Of course, O’Connor is aware that this is the ideal, but it isn’t always possible for every student.

“In my school, there are plenty of students who will know the Irish system fairly well, but if a new student comes from abroad, or is here under refuge, there are bigger challenges, and they may [not] know the websites or how to do that conversational piece around careers, both at home and in school, so the guidance counsellors will be there to offer extra support where needed.”


The one-hour guidance session

If you only had one hour with each of your students, and otherwise never saw them from one end of the year to the next, how would you tell them to prepare for their guidance session?

“That’s tricky!” says guidance counsellor Alice O’Connor. “But I might try to send them some information ahead of that. I’d ask them about things they are interested in. What subjects do they enjoy? What is important to them in terms of their career or course (location, work experience, study abroad, extracurricular activities)? What matters in terms of their values (money, flexibility, meaningful work etc) and interests outside of academia? And I would have them do interest assessments on CareersPortal or Qualifax.”

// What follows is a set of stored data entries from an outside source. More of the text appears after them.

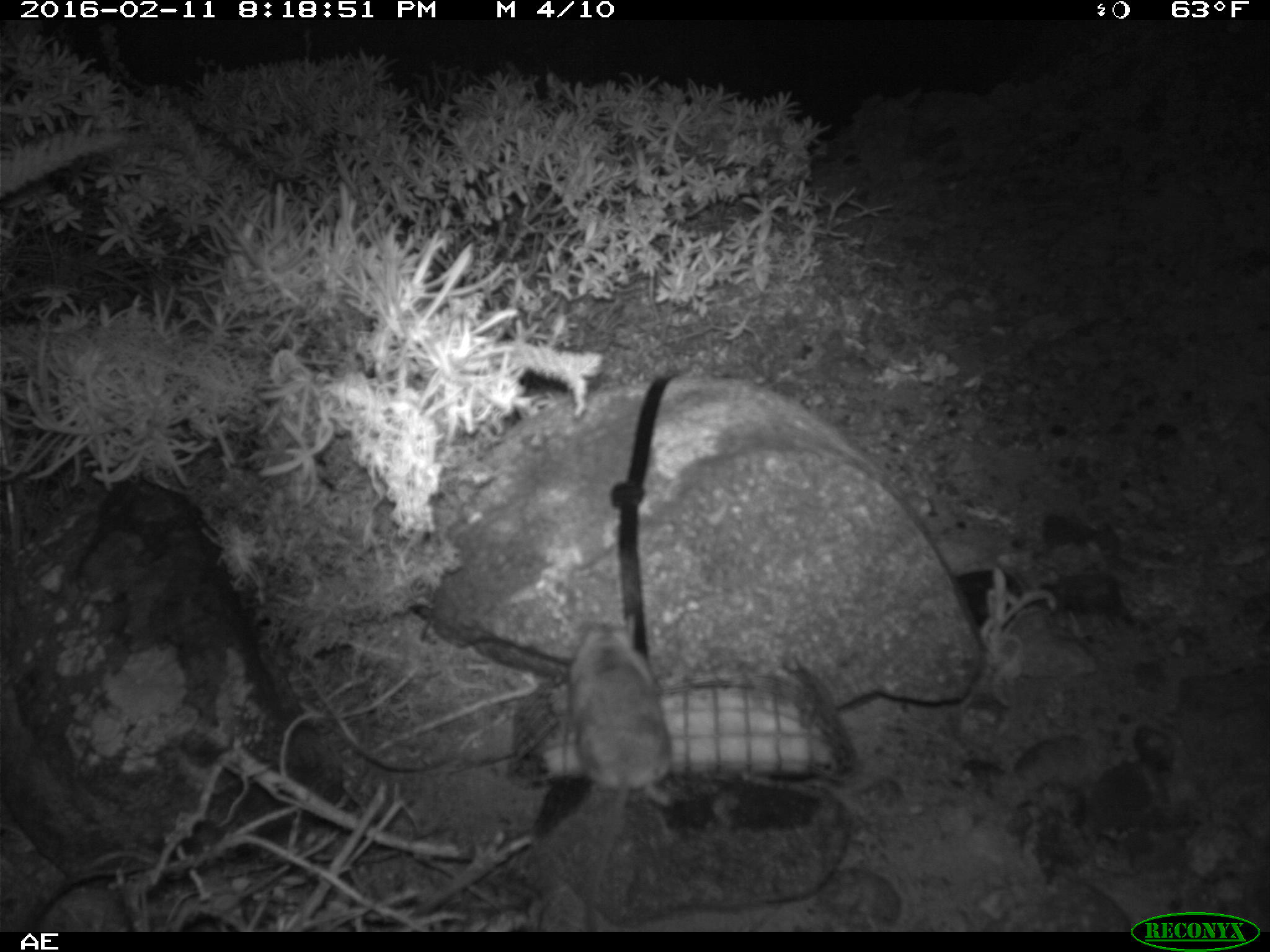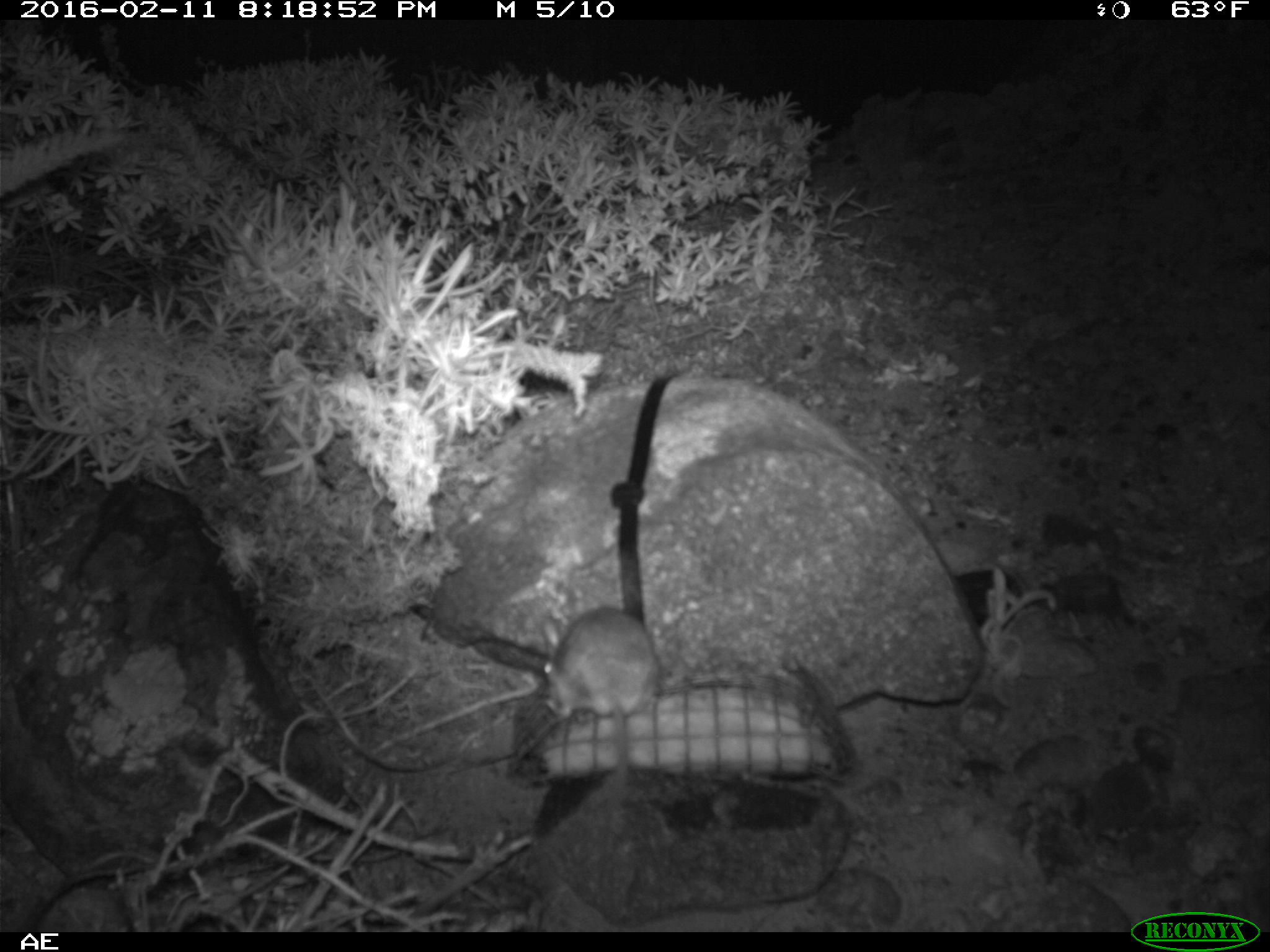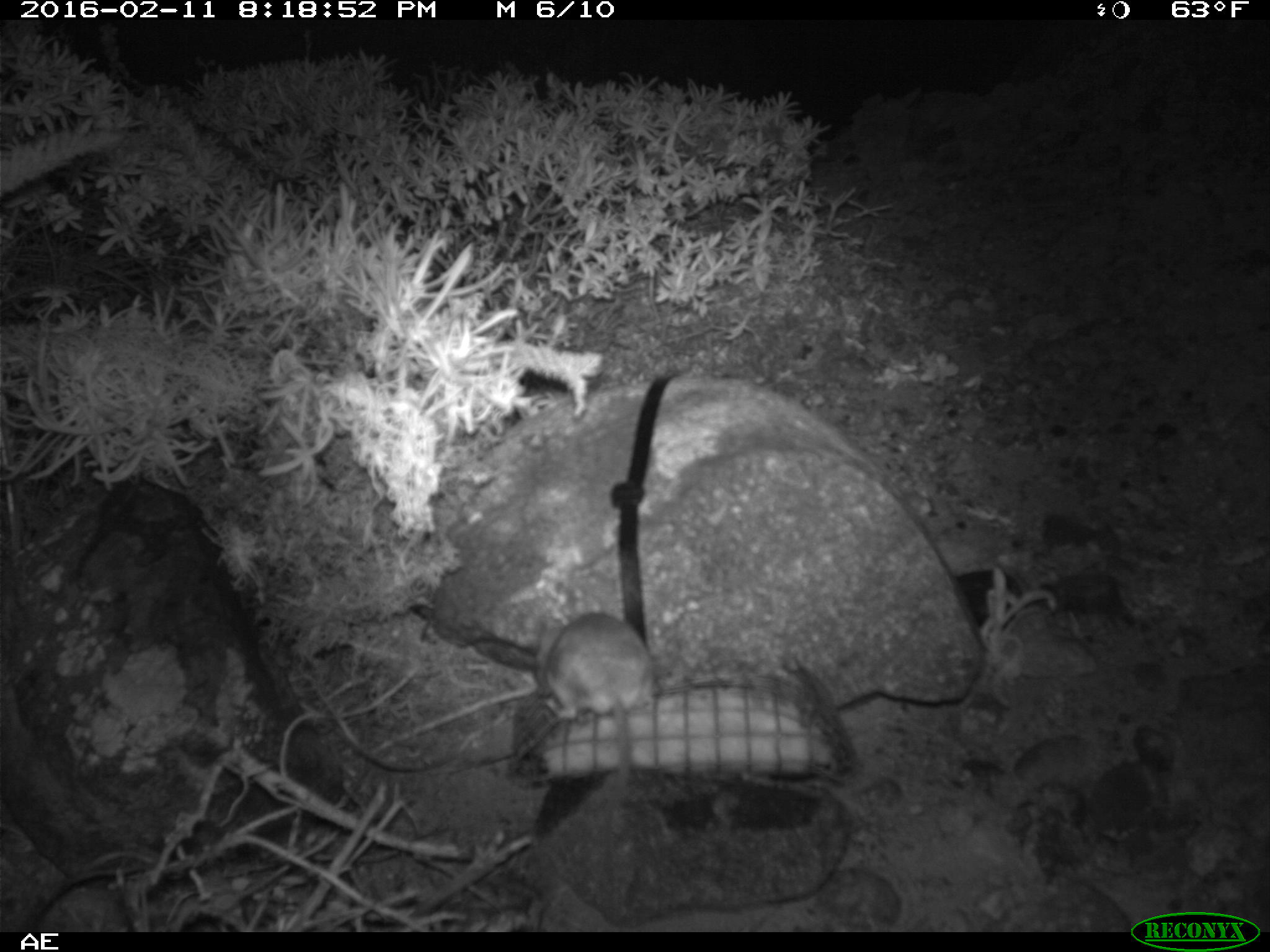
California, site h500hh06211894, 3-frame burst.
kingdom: Animalia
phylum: Chordata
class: Mammalia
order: Rodentia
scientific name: Rodentia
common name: rodent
Rodent (Rodentia).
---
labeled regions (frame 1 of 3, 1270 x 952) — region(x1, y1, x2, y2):
rodent: region(571, 610, 675, 930)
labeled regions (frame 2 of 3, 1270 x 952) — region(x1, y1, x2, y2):
rodent: region(543, 604, 664, 797)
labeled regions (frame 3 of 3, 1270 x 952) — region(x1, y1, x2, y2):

Reach+ on CareersPortal.ie – and how it can help parents and guardians

Reach+ is a career and college preparation programme with a difference, and it can be a valuable aid in making further and higher education decisions.

“It is set up from transition year and follows the student through to sixth year,” says Bernadette Walsh, guidance counsellor with CareersPortal.ie.

“Students can do their own career investigations on Reach+ for €20 a year over three years, it allows the guidance counsellor to track how a student is performing. They can see the results of the student’s self-assessment and whether the student has begun the research process for their career.

“We also recommend that parents open Reach+ with their child at home and go through it. Parents can be overwhelmed with all the options, so we break down the information they need on a parent’s section, including with subject choices and how they can best support their child.

“Parents can be shocked by the cost of college, and the housing crisis is making it difficult, so we have information on sports and academic scholarships.

“I encourage parents to be proactive and inform themselves, particularly around whether the student may be entitled to grants or support from HEAR (the higher education access route, which supports students from disadvantaged areas to go to third-level) or DARE (which supports students with disabilities at third-level),” says Walsh.